I found out that what I want can be stated as follows: I want to find edge-disjoint Cycle 1-Cover of a complete graph $G$ with the added constraint that the cycles are the same size.⁶ At this point, I have many statements of the problem but I can’t tell the same about any solutions.

Getting back on track, here is my current situation. I already knew from the example above with a 4 elements set that doing what I wanted is not feasible for any pair of $k$ and $n$. So, now the problem I want to solve is something like this:

Given a set $N$ with $n$ elements, I need to find the smallest collection $C$ of its subsets such that:

• Each subset has $k$ elements.
• For each pair of elements, $i, j\in N$ with $i \neq j$, there exist a subset $S\in C$ such that $i, j \in S$.

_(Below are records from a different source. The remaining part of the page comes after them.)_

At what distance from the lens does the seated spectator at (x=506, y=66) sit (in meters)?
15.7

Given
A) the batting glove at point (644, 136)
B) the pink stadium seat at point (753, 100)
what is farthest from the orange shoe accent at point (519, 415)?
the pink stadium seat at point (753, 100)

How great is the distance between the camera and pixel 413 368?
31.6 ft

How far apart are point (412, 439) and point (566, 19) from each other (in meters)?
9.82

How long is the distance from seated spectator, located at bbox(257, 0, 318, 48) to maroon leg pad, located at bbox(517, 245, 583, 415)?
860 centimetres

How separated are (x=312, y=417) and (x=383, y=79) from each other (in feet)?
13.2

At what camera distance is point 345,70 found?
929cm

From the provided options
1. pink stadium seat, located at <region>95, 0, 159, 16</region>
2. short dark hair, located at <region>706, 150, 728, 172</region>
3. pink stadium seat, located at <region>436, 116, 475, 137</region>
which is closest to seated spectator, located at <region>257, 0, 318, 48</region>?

In other words, we drop the requirement that each binary comparison happens exactly once. Instead, we require that (i) each binary comparison happens at least once, (ii) our collection of subsets is minimal in the sense that it has the smallest cardinality among all collections that satisfies our other requirements. Given that we are dealing with finite sets, such a smallest collection always exist. What I need is an efficient way of finding one such set.

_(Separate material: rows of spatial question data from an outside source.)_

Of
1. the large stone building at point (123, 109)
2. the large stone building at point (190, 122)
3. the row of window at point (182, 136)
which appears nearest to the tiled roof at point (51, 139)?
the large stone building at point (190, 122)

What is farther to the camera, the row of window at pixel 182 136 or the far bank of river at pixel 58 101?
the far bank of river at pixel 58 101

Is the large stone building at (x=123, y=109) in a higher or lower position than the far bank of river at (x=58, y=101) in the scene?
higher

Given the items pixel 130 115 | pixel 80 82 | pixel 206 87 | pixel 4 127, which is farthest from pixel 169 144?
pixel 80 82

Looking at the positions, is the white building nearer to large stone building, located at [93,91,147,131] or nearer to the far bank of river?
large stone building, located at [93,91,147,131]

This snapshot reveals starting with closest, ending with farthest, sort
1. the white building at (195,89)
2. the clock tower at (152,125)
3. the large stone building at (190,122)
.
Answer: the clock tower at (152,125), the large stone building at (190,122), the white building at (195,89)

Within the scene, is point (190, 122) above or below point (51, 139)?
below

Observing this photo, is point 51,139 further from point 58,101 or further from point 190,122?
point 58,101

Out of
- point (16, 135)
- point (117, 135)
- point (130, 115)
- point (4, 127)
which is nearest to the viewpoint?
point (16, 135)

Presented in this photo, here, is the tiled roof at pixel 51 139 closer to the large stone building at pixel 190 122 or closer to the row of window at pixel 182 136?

Looking for a computational/heuristic way of solving this problem, I found Lindner and Rodger’s textbook on design theory. There, they define minimal covering in the context of Steiner triple system, which means case of $k=3$ in my language in this post. They provide the relevant definition and consider some examples but ultimately, everything is for $k=3$ so this might be another deadend.

I went back to Google and started looking for ways of constructing these subsets/cycles. Intuitively, it should be possible to find a backtracking/DP solution but I also feel like there must be a better way than what I have in mind. I came across this thread about finding a cycle of a fixed length. Some random self-citing nerd explains that the best known algorithms for this is $O(n^2)$ for even $k$ and basically $O(n^3)$ for odd $k$. Note that this is for finding one single cycle. Considering the number of potential cycles that I would need to extract, this does not seem to be a very realistic approach for large $k$ and $n$.⁷ However, he also mentions another result which shows that we can find paths in linear time but it is linear in $|V| + |E|$ and since the graph is complete, $|V|$ is essentially $n^2$, although it decreases as we extract cycles.

Not sure what will be the most fruitful direction from here. Will update the post when I make any improvements, hopefully soon.